# WHAT YOU SHOULD DO
From the passage about the LAPD's SIS unit, write out everything from "In 2008, Kimber" down to "discontinued in 2010.".

# READING PASSAGE

In 2008, Kimber released the Kimber SIS, an M1911-style pistol designed by SIS detectives for SIS use, with a slightly modified variant sold on the civilian market. Kimber stated that for every $1,000 in profits from the pistol's sales, they would donate $15 to the Los Angeles Police Memorial Foundation. The gun's name caused concerns that the LAPD was involved in its sale; in response, several LAPD officials, including Chief William Bratton, clarified that the LAPD did not profit from sales of the gun and that they had no say in how Kimber chose to market it. The Kimber SIS was discontinued in 2010.

In 2014, the LAPD approved the S.O.Tech Cobra SIS vest for SIS use. SIS detectives assisted in the creation of the vest, which was designed for their specific needs. The Cobra SIS is designed to provide high mobility, can be worn over plainclothes, and can be hung over a car seat when not in use and "quickly pulled on and snapped into place".

== Criticism ==
Stephen Yagman, a civil rights attorney known for his criticism of police misconduct, is especially critical of the SIS, having coined their pejorative nickname of the "Death Squad". Yagman claims they have killed significantly more people than official LAPD counts (over 50 by 1999, contrasting with the LAPD's count of 36), and has repeatedly called for the unit's disbandment. James Fyfe, a criminologist and former New York City Police Department lieutenant, considered the SIS "a very scary group" and criticized them in his 1992 book Above the Law: Police and the Excessive Use of Force.

# RAW DATA
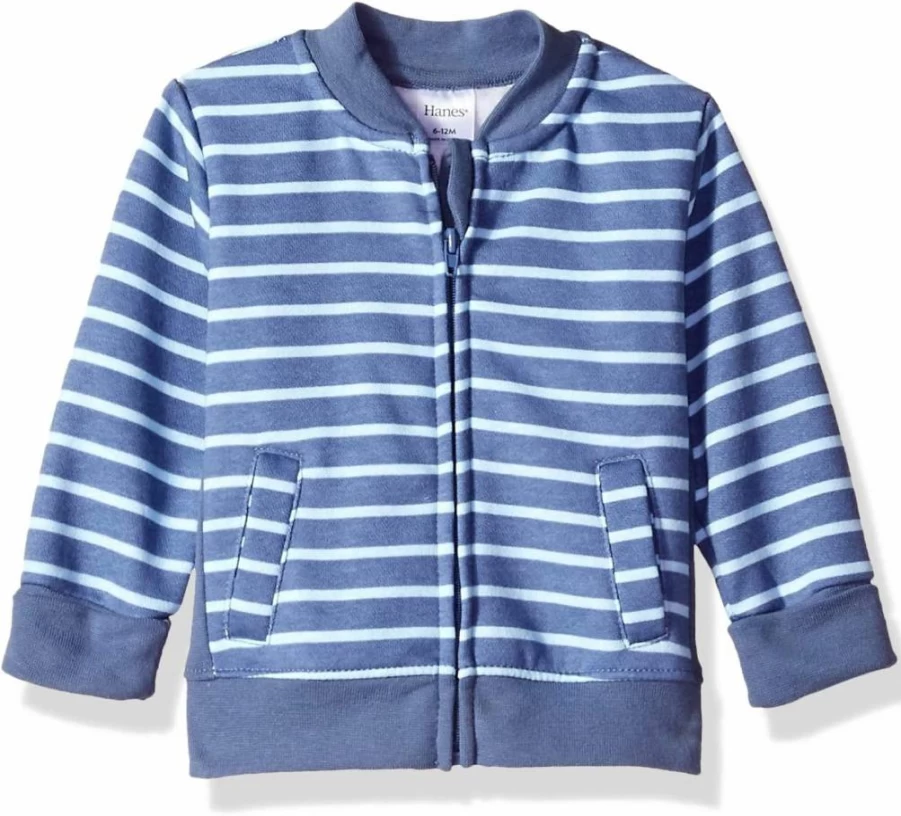 Hanes Baby & Toddler Zip-Up Fleece Jacket - Soft 4-Way Stretch Sweatshirt for Kids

# WORKED SOLUTION
In 2008, Kimber released the Kimber SIS, an M1911-style pistol designed by SIS detectives for SIS use, with a slightly modified variant sold on the civilian market. Kimber stated that for every $1,000 in profits from the pistol's sales, they would donate $15 to the Los Angeles Police Memorial Foundation. The gun's name caused concerns that the LAPD was involved in its sale; in response, several LAPD officials, including Chief William Bratton, clarified that the LAPD did not profit from sales of the gun and that they had no say in how Kimber chose to market it. The Kimber SIS was discontinued in 2010.